We're building a medical image processing software stack, currently hosted on various AWS resources. As part of this application, we have a handful of long-running servers (database, load balancers, web application, etc.). Collecting performance data on those servers is quite simple - my go-to- recipe of Nagios (for monitoring/notifications) and Munin (for collection of performance data and displaying trends) will work just fine.
However - as part of this application, we are constantly starting up and terminating compute instances on EC2. In typical usage, these compute instances start up, configure themselves, receive a job from a message queue, and then get to work processing that job, which takes anywhere from 15 minutes to over 8 hours. After job completion, these instances get terminated, never to be heard from again.
What is a decent strategy for collecting performance data on these short-lived instances?
I don't necessarily need monitoring on them - if they fail for whatever reason, our application will detect this and handle re-starting the job on another instance or raising the flag so an administrator can take a look at things. However, it still would be useful to collect information like CPU (user, idle, iowait, etc.), memory usage, network traffic, disk read/write data, etc.
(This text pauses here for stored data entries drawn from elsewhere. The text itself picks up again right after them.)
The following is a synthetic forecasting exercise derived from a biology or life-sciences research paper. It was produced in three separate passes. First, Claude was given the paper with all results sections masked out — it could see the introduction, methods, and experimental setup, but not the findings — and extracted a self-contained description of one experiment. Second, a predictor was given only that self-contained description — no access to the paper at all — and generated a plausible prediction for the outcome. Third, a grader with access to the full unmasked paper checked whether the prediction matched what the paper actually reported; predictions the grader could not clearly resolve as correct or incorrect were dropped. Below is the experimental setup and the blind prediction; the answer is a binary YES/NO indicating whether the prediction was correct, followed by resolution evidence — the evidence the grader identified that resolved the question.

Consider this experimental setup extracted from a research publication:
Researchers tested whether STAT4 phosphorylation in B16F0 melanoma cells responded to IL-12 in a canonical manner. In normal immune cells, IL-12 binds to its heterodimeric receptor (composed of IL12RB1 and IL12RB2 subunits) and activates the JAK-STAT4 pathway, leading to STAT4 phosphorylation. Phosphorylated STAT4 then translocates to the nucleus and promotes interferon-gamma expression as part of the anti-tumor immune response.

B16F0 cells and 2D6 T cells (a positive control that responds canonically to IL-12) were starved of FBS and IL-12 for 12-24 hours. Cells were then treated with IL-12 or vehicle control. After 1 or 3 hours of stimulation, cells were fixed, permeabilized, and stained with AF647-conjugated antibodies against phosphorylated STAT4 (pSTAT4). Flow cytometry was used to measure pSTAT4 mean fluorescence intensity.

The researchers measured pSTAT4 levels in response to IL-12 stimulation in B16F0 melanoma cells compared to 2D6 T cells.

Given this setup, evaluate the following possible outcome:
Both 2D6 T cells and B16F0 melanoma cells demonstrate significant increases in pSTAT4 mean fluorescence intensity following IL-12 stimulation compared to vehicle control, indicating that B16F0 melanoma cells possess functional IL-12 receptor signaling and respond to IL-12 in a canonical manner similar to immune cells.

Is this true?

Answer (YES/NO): NO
In our internal database, we track the instance ID of the machine that runs each job, and it would be quite helpful to be able to look up performance data for a specific instance ID for troubleshooting and profiling.
Munin doesn't seem like a great candidate, as it requires maintaining a list of munin nodes in a text file - far from ideal for an environment with a high amount of churn, and for the short amount of time each node will be running, I'd rather keep the full-resolution data indefinitely than have RRD water down the data over time.
In the end, my guess is that this will require a monitoring engine that:
- uses a database (MySQL, SQLite, etc.) for configuration and data storage
- exposes an API for adding/removing hosts and services
Are there other things I should be thinking about when evaluating options?
Perhaps I'm over-thinking this, though, and just ought to run sar
at 1-minute intervals on these short-lived instances and collect the sar db files prior to termination.
Zenoss has an EC2Manager plugin which automatically adds all of your EC2 instances (even in the open source version) and monitors EC2 for changes. Zenoss may be more heavyweight than you really want, though.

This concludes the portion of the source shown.